Evdeki iki odayı giyinme odası yapmış. “Kıyafet almaya meraklıyım. Bazen onları koyacak yer olmuyor. Kıyafetleri vermek için eskimelerini beklemem. Arkadaşlarıma dağıtırım, onlar da bu durumdan memnunlar,” diyor. Ev değiştirirken eşya konusunda da aynı şeyi yaparım. Yeni eve, yeni eşya ve enerji girsin isterim,” diyor. Sadece aile fotoğrafları demirbaş onun için.
Salonda masanın üzerinde duran yakın kız arkadaşlarıyla Sex&The City kızlarına gönderme yapan fotoğrafına gözümüz ilişiyor. “Çok severim o fotoğrafımı,” diyor. Gerçekten de oradaki hali tavrı ve özel yaşamındaki duruşuyla da sanki Sarah Jessica Parker’ın canlandırdığı karakter Carrie gibi… Ama tek farkla. O şarkı da söyleyebiliyor.

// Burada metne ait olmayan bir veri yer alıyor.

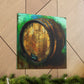 "Whiskey Barrels Glistening". - Canvas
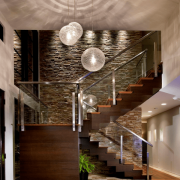 Design mit Blick auf Stein natürlich und dekorativ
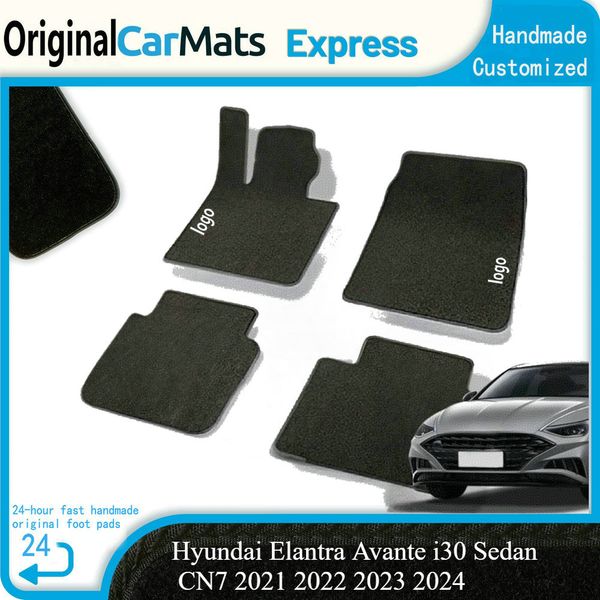 

Car Floor Mat For Hyundai Elantra Avante i30 Sedan CN7 2021 2022 2023 2024 Waterproof Protective Pads Foot Matt Car trunk mat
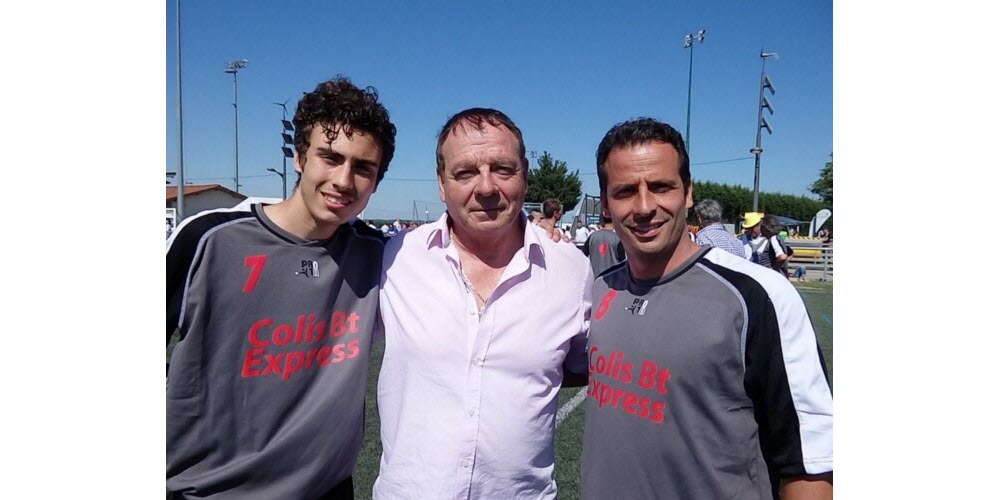 Ludovic Giuly With His Father Dominique Giuly And Son Enzo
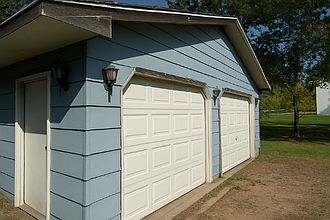 Two stall garage.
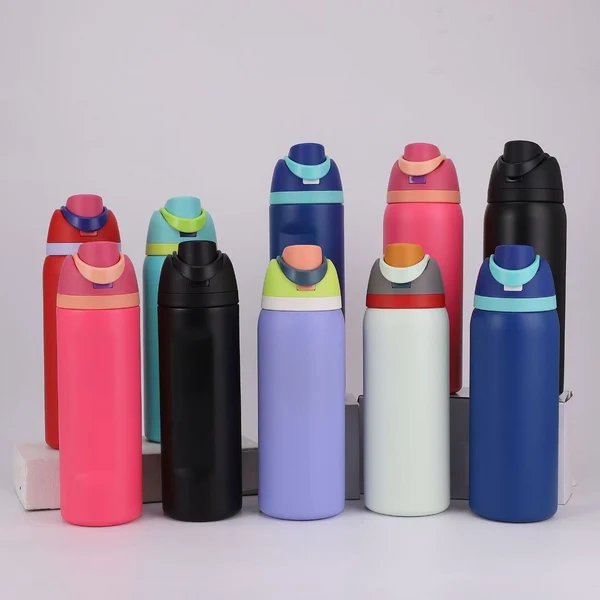Damen Sportliche Trinkflasche mit ergonomischem Griff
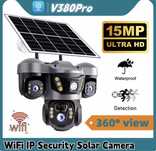 АВТОНОМНА ВІДЕОКАМЕРА 15мр 10x ZOOM WIFI V380Pro онлайн вулична камера
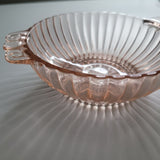 Anchor Hocking Pink Glass Miss America 7 Inch Bowl Dish Depression Handles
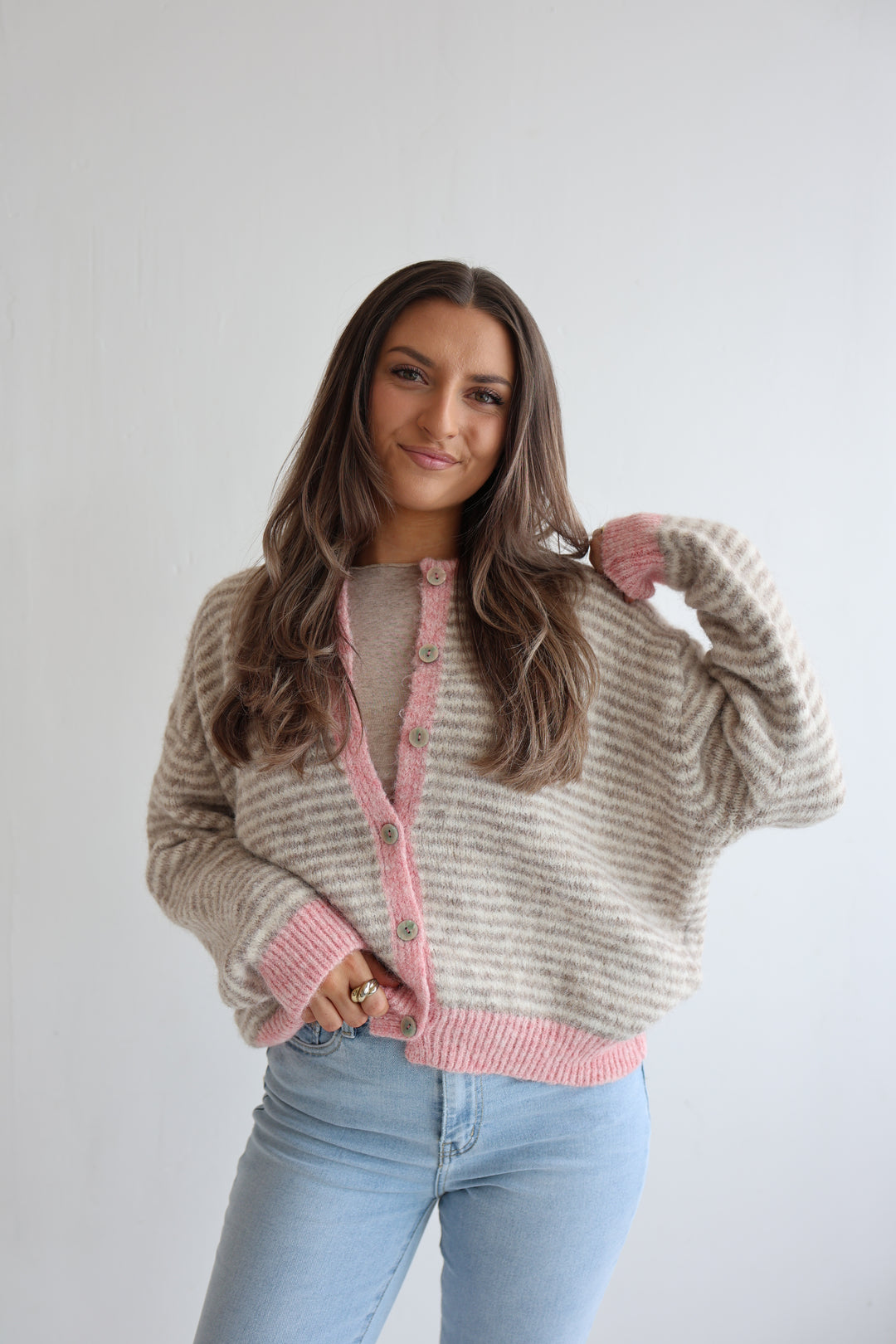 Gestreifter Cardigan Moodline Knit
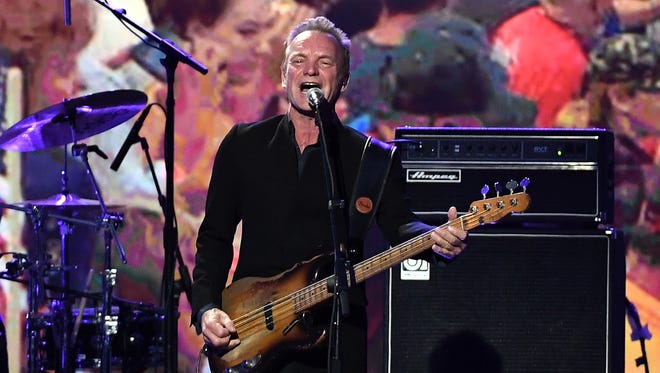 Sting performs during the 2016 NASCAR Sprint Cup Series Awards.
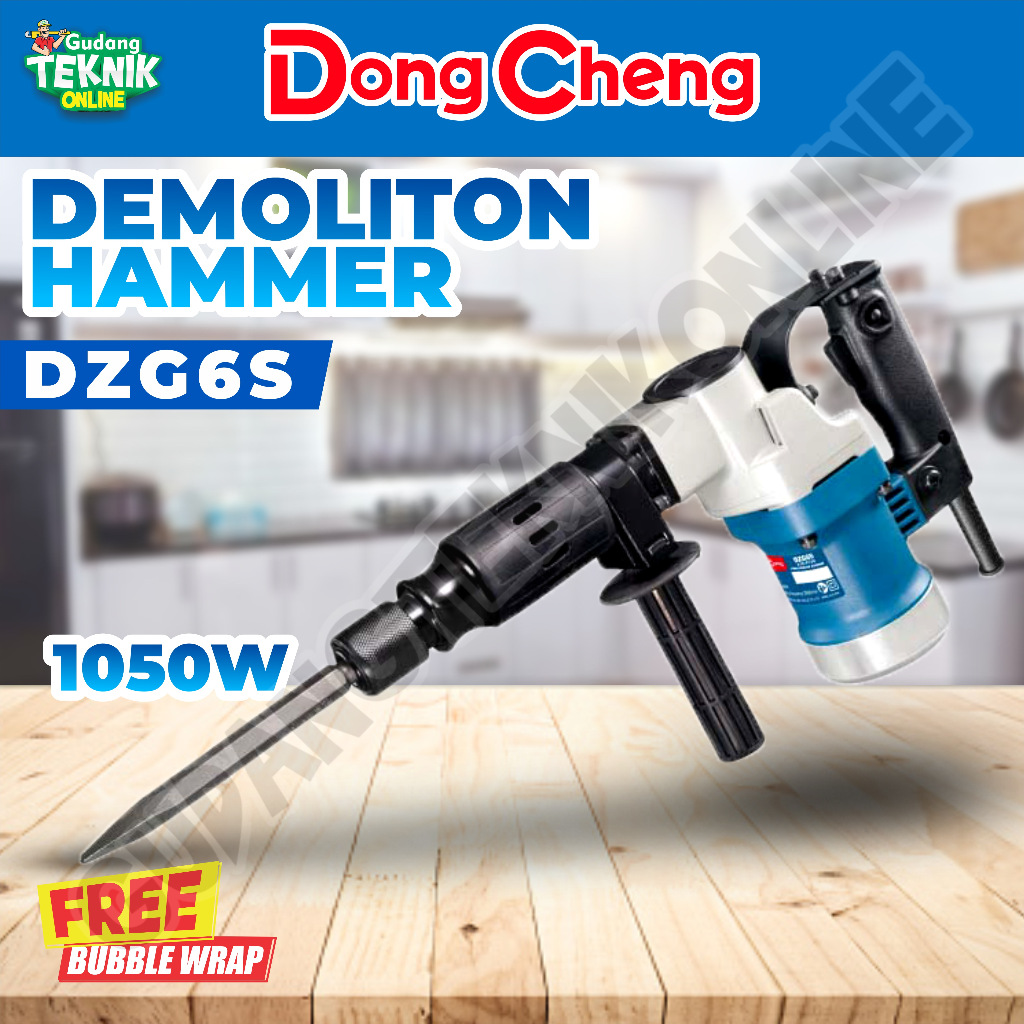 DONGCHENG Demolition Hammer DONGCHENG DZG6S 10J / Mesin Bor Bobok Beton Beton Jack Hammer SDS DZG-6S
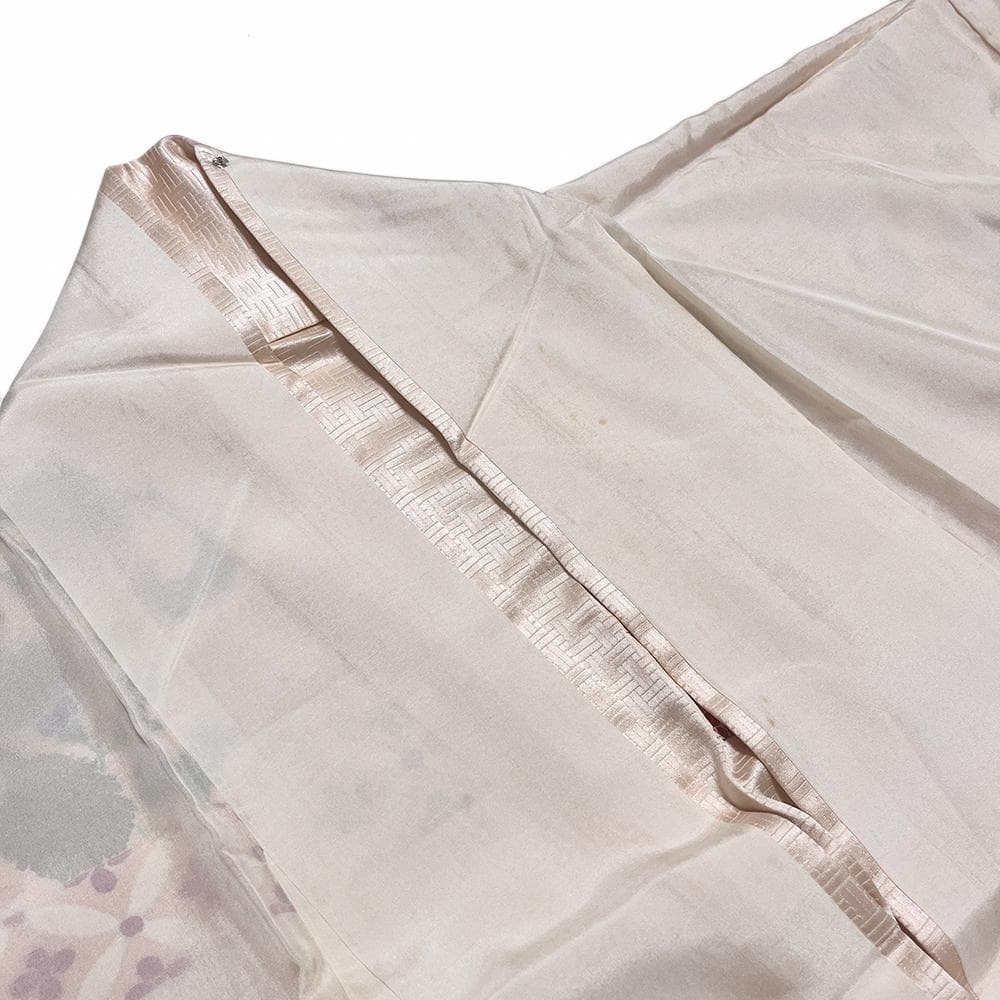 j*m様 志ま亀？ 訪問着 正絹 綸子 新古品 手描友禅 セミフォーマル №ym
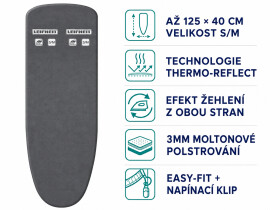Leifheit Potah na žehlicí prkno Thermo Reflect S/M Black 71679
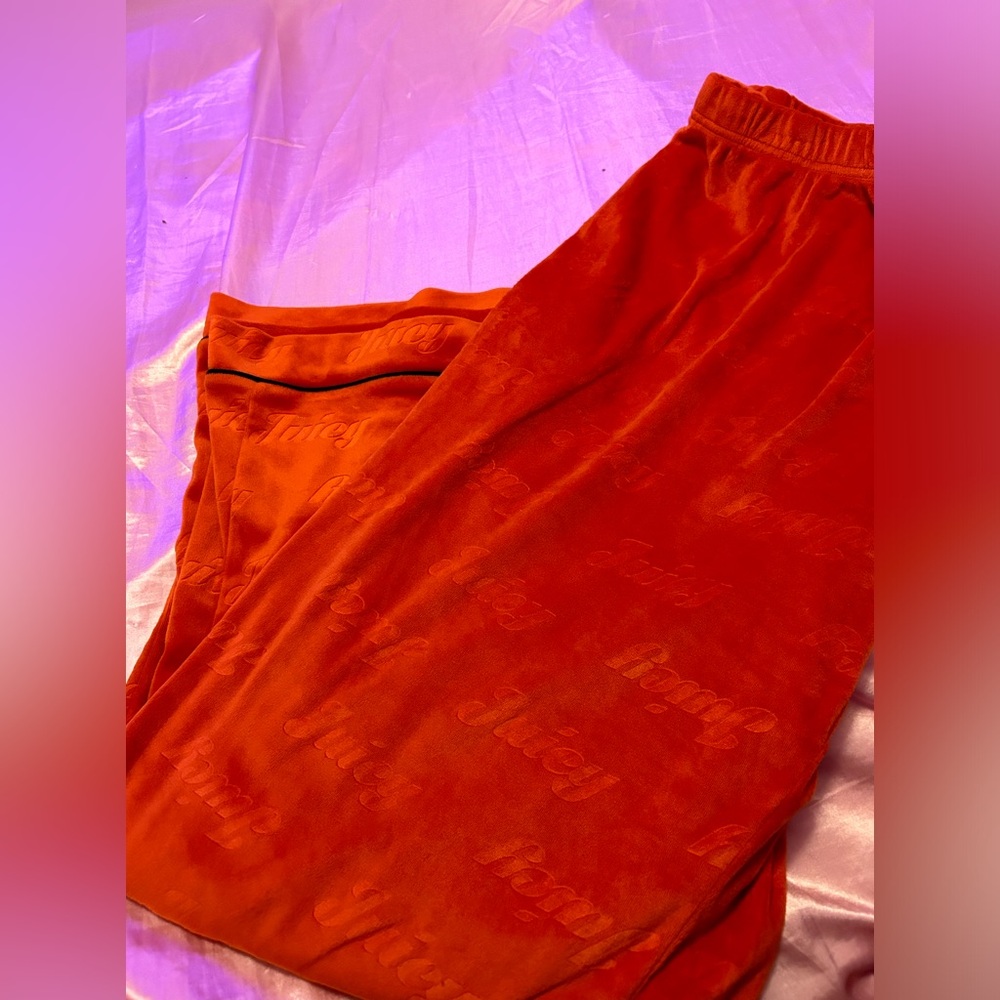 Juicy Couture red flared pajama pants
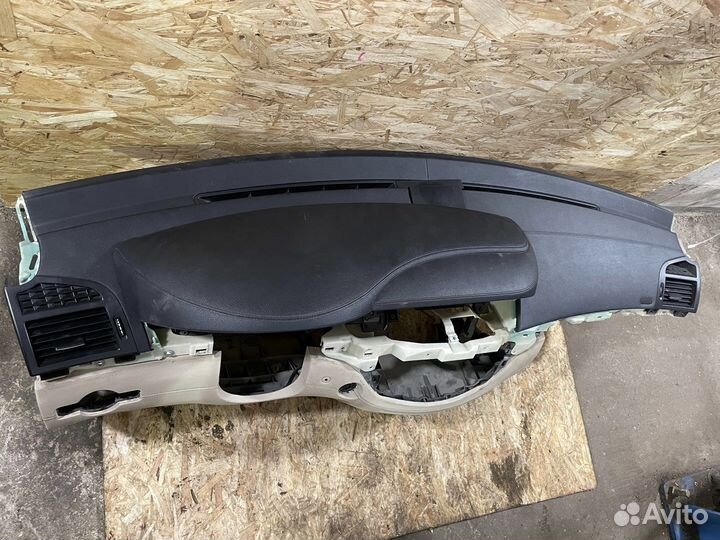 Торпеда Мерседес W221 кожа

Günlük hayatta jean ve tişört’le spor şıklığı tercih ettiğinden bahsediyor ev sahibi. “Ama albüm koşturması sırasında oldukça şık tercihler yaptığım da oluyor. Topuklu ayakkabıya bayılırım mesela,” diyen Özyılmazel Christian Louboutin’in favorisi olduğundan bahsediyor.